---------- Source passage ----------
The Oldest-Mom Record is Held by an Orlando Woman
By Marni Jameson, Orlando Sentinel
A 46-year-old from Orlando has become the oldest woman to have a baby through in vitro fertilization using her own fresh — not frozen — biological eggs.
Belinda Slaughter delivered her first child — a healthy baby boy — last September. Her son, Jackson, “is wonderful and perfectly healthy,” said the proud mom.
She wasn’t trying to set a record.
“I didn’t think this was so special,” said Slaughter, now 47, who is a dental hygienist. “I thought, ‘There are women older than I am having babies.'”
That’s true, but not with their own eggs.
While many women older than 46, even into their 60s, have delivered babies through in vitro using donor eggs or frozen embryos from when they were younger, Slaughter made medical history because of the age of her eggs, not the age of her uterus, said Dr. Mark Trolice, founder and medical director of Vivere-Winter Park Fertility Laboratory, who worked with Slaughter and her husband, Torrance Slaughter, 42, to conceive.
The case was published in the May issue of Fertility and Sterility, a journal of the American Society for Reproductive Medicine.
Such firsts are hard to verify, but the fact that this birth was reported in the medical literature gives it credibility, said Dr. Richard Paulson, a well-known fertility expert and medical director of the fertility program at the University of Southern California’s Keck School of Medicine.
“What’s remarkable about this case is not the age of the mother so much as the age of the egg, which was 46 years old,” he said.
----------
Required action 1:
According to the article on the oldest-mom record, in which journal was Belinda Slaughter's case published?
Required action 2:
Carry the article on the oldest-mom record forward from its final sentence.
The rows that come next have nothing to do with the article on the oldest-mom record.
---------- Data for review ----------
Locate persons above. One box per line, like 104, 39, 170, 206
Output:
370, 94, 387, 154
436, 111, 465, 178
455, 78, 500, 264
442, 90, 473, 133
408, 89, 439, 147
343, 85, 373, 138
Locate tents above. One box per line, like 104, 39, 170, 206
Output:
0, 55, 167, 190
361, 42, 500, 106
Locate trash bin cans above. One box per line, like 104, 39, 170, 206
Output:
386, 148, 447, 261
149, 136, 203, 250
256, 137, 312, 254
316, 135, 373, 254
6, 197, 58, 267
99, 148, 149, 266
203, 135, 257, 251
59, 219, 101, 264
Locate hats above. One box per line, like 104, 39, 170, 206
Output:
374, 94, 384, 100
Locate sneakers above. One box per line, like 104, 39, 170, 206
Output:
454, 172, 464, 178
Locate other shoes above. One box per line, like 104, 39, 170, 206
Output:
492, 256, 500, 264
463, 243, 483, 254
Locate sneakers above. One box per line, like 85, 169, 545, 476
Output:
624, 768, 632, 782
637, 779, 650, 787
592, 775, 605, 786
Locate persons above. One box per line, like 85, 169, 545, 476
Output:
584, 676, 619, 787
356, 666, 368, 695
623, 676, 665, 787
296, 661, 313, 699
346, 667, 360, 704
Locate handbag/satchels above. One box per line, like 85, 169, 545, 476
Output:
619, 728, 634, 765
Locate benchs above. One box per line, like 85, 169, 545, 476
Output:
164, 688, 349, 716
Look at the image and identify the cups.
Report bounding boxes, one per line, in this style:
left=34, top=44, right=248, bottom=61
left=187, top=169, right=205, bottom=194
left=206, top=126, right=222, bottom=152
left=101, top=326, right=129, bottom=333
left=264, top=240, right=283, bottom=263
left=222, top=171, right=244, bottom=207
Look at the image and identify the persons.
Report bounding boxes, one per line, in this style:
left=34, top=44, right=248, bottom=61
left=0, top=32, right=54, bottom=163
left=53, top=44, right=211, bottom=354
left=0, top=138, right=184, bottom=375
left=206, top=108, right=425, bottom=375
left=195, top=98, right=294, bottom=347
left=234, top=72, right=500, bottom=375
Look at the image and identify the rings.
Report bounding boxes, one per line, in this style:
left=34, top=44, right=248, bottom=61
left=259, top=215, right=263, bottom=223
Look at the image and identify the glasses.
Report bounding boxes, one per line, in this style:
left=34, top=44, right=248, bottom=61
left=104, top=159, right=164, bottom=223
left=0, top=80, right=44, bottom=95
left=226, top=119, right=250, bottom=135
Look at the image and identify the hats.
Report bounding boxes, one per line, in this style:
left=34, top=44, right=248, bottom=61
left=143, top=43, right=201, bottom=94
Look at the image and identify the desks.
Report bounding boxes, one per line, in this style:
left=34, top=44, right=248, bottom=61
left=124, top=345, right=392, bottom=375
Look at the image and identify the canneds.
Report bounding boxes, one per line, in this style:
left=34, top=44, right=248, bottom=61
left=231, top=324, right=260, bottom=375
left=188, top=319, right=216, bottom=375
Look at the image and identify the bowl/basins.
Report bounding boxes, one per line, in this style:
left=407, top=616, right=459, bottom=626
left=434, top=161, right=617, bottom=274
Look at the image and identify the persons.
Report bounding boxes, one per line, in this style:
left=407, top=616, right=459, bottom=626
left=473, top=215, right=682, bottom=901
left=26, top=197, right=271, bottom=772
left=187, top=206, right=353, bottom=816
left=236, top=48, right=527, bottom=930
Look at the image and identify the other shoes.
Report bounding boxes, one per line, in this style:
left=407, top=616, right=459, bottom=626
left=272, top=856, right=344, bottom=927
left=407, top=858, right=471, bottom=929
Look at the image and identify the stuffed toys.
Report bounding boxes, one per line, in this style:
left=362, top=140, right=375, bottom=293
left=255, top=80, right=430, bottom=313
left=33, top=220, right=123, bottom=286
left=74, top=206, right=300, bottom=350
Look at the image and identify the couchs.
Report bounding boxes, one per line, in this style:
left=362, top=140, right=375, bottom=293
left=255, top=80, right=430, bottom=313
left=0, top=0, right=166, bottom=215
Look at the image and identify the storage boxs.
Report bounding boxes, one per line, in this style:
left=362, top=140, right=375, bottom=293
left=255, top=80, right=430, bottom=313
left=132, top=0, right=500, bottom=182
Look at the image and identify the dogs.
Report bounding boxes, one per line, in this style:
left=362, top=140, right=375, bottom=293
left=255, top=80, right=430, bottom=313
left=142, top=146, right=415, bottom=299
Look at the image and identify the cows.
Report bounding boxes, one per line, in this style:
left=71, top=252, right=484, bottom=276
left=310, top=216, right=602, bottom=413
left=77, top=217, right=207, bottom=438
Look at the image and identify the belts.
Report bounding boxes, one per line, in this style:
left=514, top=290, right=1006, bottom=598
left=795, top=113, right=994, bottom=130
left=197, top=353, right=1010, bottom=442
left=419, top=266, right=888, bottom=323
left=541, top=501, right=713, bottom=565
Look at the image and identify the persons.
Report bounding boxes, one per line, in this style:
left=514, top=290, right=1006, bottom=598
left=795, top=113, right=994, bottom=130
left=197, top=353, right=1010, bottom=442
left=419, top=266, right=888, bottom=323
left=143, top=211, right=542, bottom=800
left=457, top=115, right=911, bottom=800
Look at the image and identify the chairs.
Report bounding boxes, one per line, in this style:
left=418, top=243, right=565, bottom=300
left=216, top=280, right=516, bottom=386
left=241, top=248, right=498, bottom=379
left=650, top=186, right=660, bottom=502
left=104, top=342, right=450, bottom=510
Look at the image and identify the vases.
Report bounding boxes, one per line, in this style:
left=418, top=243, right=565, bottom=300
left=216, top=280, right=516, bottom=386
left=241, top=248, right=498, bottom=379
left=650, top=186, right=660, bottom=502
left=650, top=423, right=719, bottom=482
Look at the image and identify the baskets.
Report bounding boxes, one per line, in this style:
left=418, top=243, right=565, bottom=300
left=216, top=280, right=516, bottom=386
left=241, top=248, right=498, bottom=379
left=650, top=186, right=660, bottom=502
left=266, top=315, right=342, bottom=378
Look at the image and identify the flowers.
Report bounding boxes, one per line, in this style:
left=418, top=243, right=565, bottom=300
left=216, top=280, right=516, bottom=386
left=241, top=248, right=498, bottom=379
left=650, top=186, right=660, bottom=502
----------
Expected output 1:
Fertility and Sterility, a journal of the American Society for Reproductive Medicine.

Expected output 2:
“If a woman freezes her eggs at age 40, and at age 47 has those eggs implanted trough in vitro fertilization and has a baby, that would not be as scientifically remarkable as if she got pregnant using an egg harvested at that day and age,” Paulson said.
The oldest person on record to have a baby naturally, without infertility treatment, was a 59-year-old British woman who gave birth in 1997, according to Guinness World Records.
A New York infertility doctor claims that in 2011 his patient had a baby at age 49 using eggs she had frozen when she was 48, but that case was never verified in medical literature.
“People can make claims,” Paulson said. “Many do press releases. But scientific journals validate them.”
Slaughter, who had a history of infertility, knew her chances of getting pregnant with her own egg were slim.
“Dr. Trolice said that because of my age, I had only a 1 percent chance of conceiving, but I still wanted to try.”
In March 2013, Trolice harvested eggs from Slaughter’s ovary, fertilized them with her husband’s sperm and three days later transferred four embryos into Slaughter’s uterus. One took.